WHAT YOU SHOULD DO:
Copy every line of the following data that includes the string "https".

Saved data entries
= Beginning of Section =

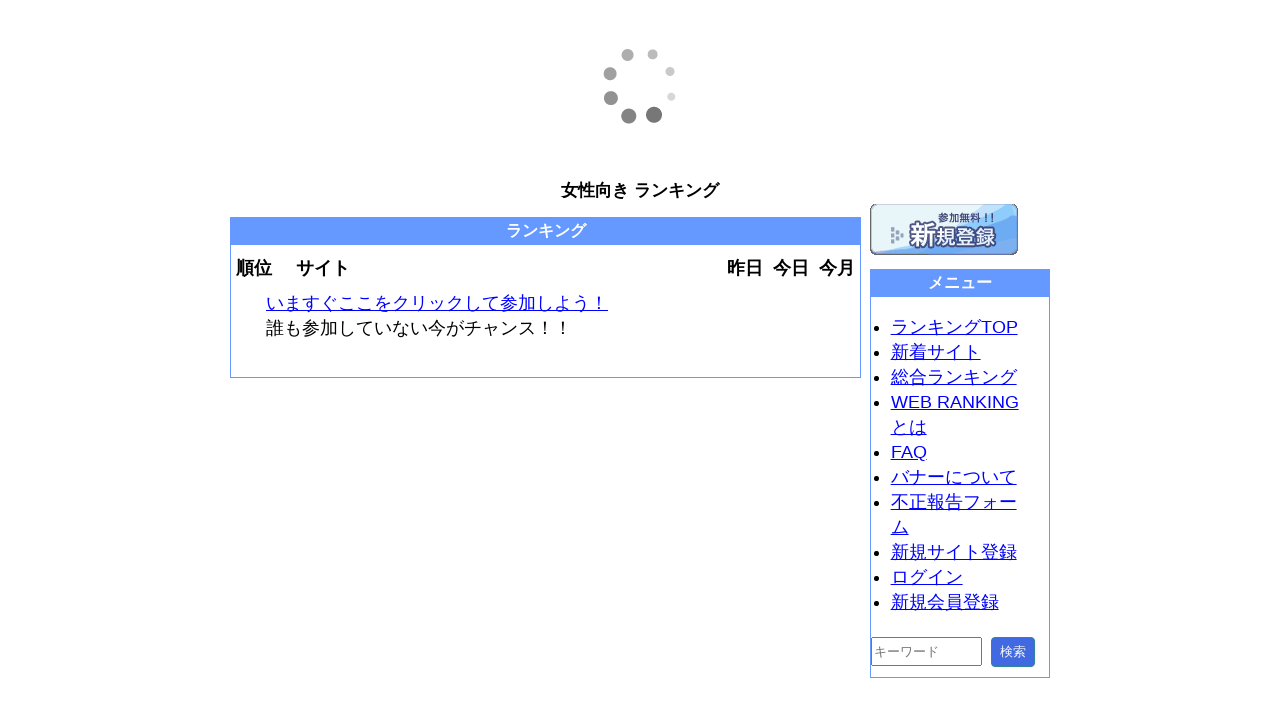

--- FILE ---
content_type: text/html; charset=UTF-8
request_url: https://webranking.net/rank?genre=26
body_size: 1497
content:
<!DOCTYPE html>
<html lang="ja">
<head>
<meta charset="utf-8">
<meta name="viewport" content="width=device-width">
<meta name="description" content="ランキング">
<meta name="author" content="WEB RANKING">
<meta name="thumbnail" content="https://webranking.net/img/webranking.gif">
<link rel="icon" type="image/gif" href="favicon.ico">
<link rel="stylesheet" href="/css/style-webranking.css">
<link rel="alternate" type="application/rss+xml" title="RSS" href="https://webranking.net/rss">
<title>女性向き ランキング - WEB RANKING</title>
</head><body>
<p style="text-align:center;">
<script type="text/javascript">rakuten_design="slide";rakuten_affiliateId="094e9299.4fcd0f2e.0b79f0a0.4721bb9f";rakuten_items="ctsmatch";rakuten_genreId="0";rakuten_size="468x160";rakuten_target="_blank";rakuten_theme="gray";rakuten_border="off";rakuten_auto_mode="on";rakuten_genre_title="off";rakuten_recommend="on";rakuten_ts="1631099125154";</script><script type="text/javascript" src="https://xml.affiliate.rakuten.co.jp/widget/js/rakuten_widget.js"></script>
</p>
<header>
<h1>女性向き ランキング</h1>
</header>
<main id="main" class="site-main" role="main">
<section>
<h2>ランキング</h2>
<table><tr>
<th width="50">順位</th>
<th>サイト</th>
<th width="30">昨日</th>
<th width="30">今日</th>
<th width="30">今月</th>
</tr>
<table><tr>
<tr>
<td></td>
<td></td>
<td><a href="addurl">いますぐここをクリックして参加しよう！</a><br>
誰も参加していない今がチャンス！！</td>
<td></td>
<td></td>
<td></td>
</tr></table><br>
</section>
</main>
<aside>
<a href="addurl"><img src="img/regist.gif" alt="新規登録" width="149" height="52"></a><br>
<section>
<h2>メニュー</h2><ul>
<li><a href="./">ランキングTOP</a>
<li><a href="new">新着サイト</a>
<li><a href="rank">総合ランキング</a>
<li><a href="about">WEB RANKINGとは</a>
<li><a href="faq">FAQ</a>
<li><a href="get_banner">バナーについて</a>
<li><a href="report">不正報告フォーム</a>
<li><a href="addurl">新規サイト登録</a>
<li><a href="login">ログイン</a>
<li><a href="regist">新規会員登録</a>
</ul>
<form action="search">
<input type="search" name="q" size="12" placeholder="キーワード" required>
<button type="submit">検索</button>
</form>
</section>
<p style="text-align:center;">
<iframe src="//rcm-jp.amazon.co.jp/e/cm?t=diary04-22&o=9&p=20&l=qs1&f=ifr" width="120" height="90" frameborder="0" scrolling="no"></iframe>
</p>
</aside>
<footer>
<p style="text-align:center;"><script src="//rot8.a8.net/jsa/80a033ef172c133731aeee0d150dc000/93dd4de5cddba2c733c65f233097f05a.js"></script></p>
<a href="company">運営会社</a> | <a href="terms">利用規約</a> | <a href="contact">お問合せ</a><br>
<br>
&copy;1999-2026 <a href="./">WEB RANKING</a><br>
<script>
window.onload = function() {
	let xhr = new XMLHttpRequest();
	xhr.open('GET', 'counter?ref=' + escape(document.referrer) + '&uri=' + escape(document.location));
	xhr.send();
}
</script>
</footer>
</body></html>


--- FILE ---
content_type: text/css
request_url: https://webranking.net/css/style-webranking.css
body_size: 1015
content:
@charset "utf-8";
/*
 * webranking
 */
html {
	font-family: sans-serif;
}
body {
	font-size: 18px;
	background: #fff;
	color: #000;
	line-height: 1.4;
	max-width: 820px;
	margin: 0 auto;
	overflow: auto;
}
header {
	margin: 2px;
	text-align: center;
	padding: 0px;
}
main {
	float: left;
	width: 77%;
}
aside {
	float: right;
	width: 22%;
	padding-left: -1px;
}
a {
	color: #0000ff;
}
a:hover {
	color: #ff0000;
}
a:visited {
	color: #000080;
}
hr {
	border-width: 1px 0px 0px 0px;
	border-style: solid;
	border-color: #bbbbbb;
	height: 1px;
}
img {
	max-width: 100%;
	height: auto;
	vertical-align: bottom;
}
h1 {
	margin: 0px;
	font-size: 17px;
	text-align: center;
}
h2 {
	padding: 3px;
	font-size: 16px;
	color: #ffffff;
	background: #6699ff;
	text-align: center;
	margin-bottom: 6px;
}
h3 {
	font-size: 16px;
}
p {
	margin: 3px;
	padding: 3px;
}
section {
	padding: 0px 0px 6px 0px;
	border-right: 1px solid #6699ff;
	border-left: 1px solid #6699ff;
	border-bottom: 1px solid #6699ff;
	margin-bottom: 10px;
}
section ul {
	padding: 0px 20px;
}
/* Forms
------------------------------ */
input,
textarea {
	padding: 5px 1px;
}
textarea {
	width: 96%;
}
.button,
button,
input[type='submit'],
input[type='reset'],
input[type='button'] {
	background: #4169E1;
	display: inline-block;
	margin: 4px;
	padding: 5px 8px;
	white-space: nowrap;
	color: #f9f9f9;
	border-radius: 4px;
	border: 1px solid #2c8898;
	cursor: pointer;
}
button:hover,
input[type='submit']:hover,
input[type='reset']:hover,
input[type='button']:hover {
	background: #2c8898;
}
/* tables
------------------------------ */
table {
	border-collapse: collapse;
	empty-cells: show;
	width: 100%;
}
th {
	padding: 5px;
	white-space: nowrap;
	text-align: left;
}
td {
	padding: 5px;
}
/* Pagings
------------------------------ */
.paging .current {
	background: #15abea;
	padding: 2px 6px;
	color: #FFFFFF;
	border-radius: 2px;
}
dl.paging:after {
	content: '.';
	display: block;
	visibility: hidden;
	height: 0;
	clear: both;
}
dl.paging dt {
	float: left;
	margin-right: 10px;
}
dl.paging dd li {
	display: inline;
//	margin-right: 3px;
}
dl.paging dd li a {
	background: #f1eff0;
	padding: 2px 6px;
	border-radius: 2px;
}
dl.paging dd li span {
	background: #15abea;
	padding: 2px 6px;
	color: #FFFFFF;
	border-radius: 2px;
}
/* footer
------------------------------ */
footer {
	padding: 10px;
	clear: both;
	font-size: 14px;
	text-align: center;
}
/* smartphone width 640px
------------------------------ */
@media screen and (max-width: 640px) {
	body {
		overflow-wrap: break-word;
	}
	main,
	aside {
		width: 100%;
		display: block;
		clear: both;
	}
}
/* dark mode
------------------------------ */
@media (prefers-color-scheme: dark) {
	body {
		background: #111;
		color: #fff;
	}
	a {
		text-decoration: none;
		color: #2c8898;
	}
	a:hover {
		color: #2c8898;
		text-decoration: underline;
	}
	a:visited {
		color: #00ccff;
	}
	textarea,
	select,
	input[type] {
		margin: 4px;
		padding: 4px;
		font-size: 1.0rem;
		color: #fff;
		background: #333;
		border: 0px solid #f1f1f1;
	}
}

= End of Section =

RESPONSE FOR THIS EXERCISE:
request_url: https://webranking.net/rank?genre=26
<meta name="thumbnail" content="https://webranking.net/img/webranking.gif">
<link rel="alternate" type="application/rss+xml" title="RSS" href="https://webranking.net/rss">
<script type="text/javascript">rakuten_design="slide";rakuten_affiliateId="094e9299.4fcd0f2e.0b79f0a0.4721bb9f";rakuten_items="ctsmatch";rakuten_genreId="0";rakuten_size="468x160";rakuten_target="_blank";rakuten_theme="gray";rakuten_border="off";rakuten_auto_mode="on";rakuten_genre_title="off";rakuten_recommend="on";rakuten_ts="1631099125154";</script><script type="text/javascript" src="https://xml.affiliate.rakuten.co.jp/widget/js/rakuten_widget.js"></script>
request_url: https://webranking.net/css/style-webranking.css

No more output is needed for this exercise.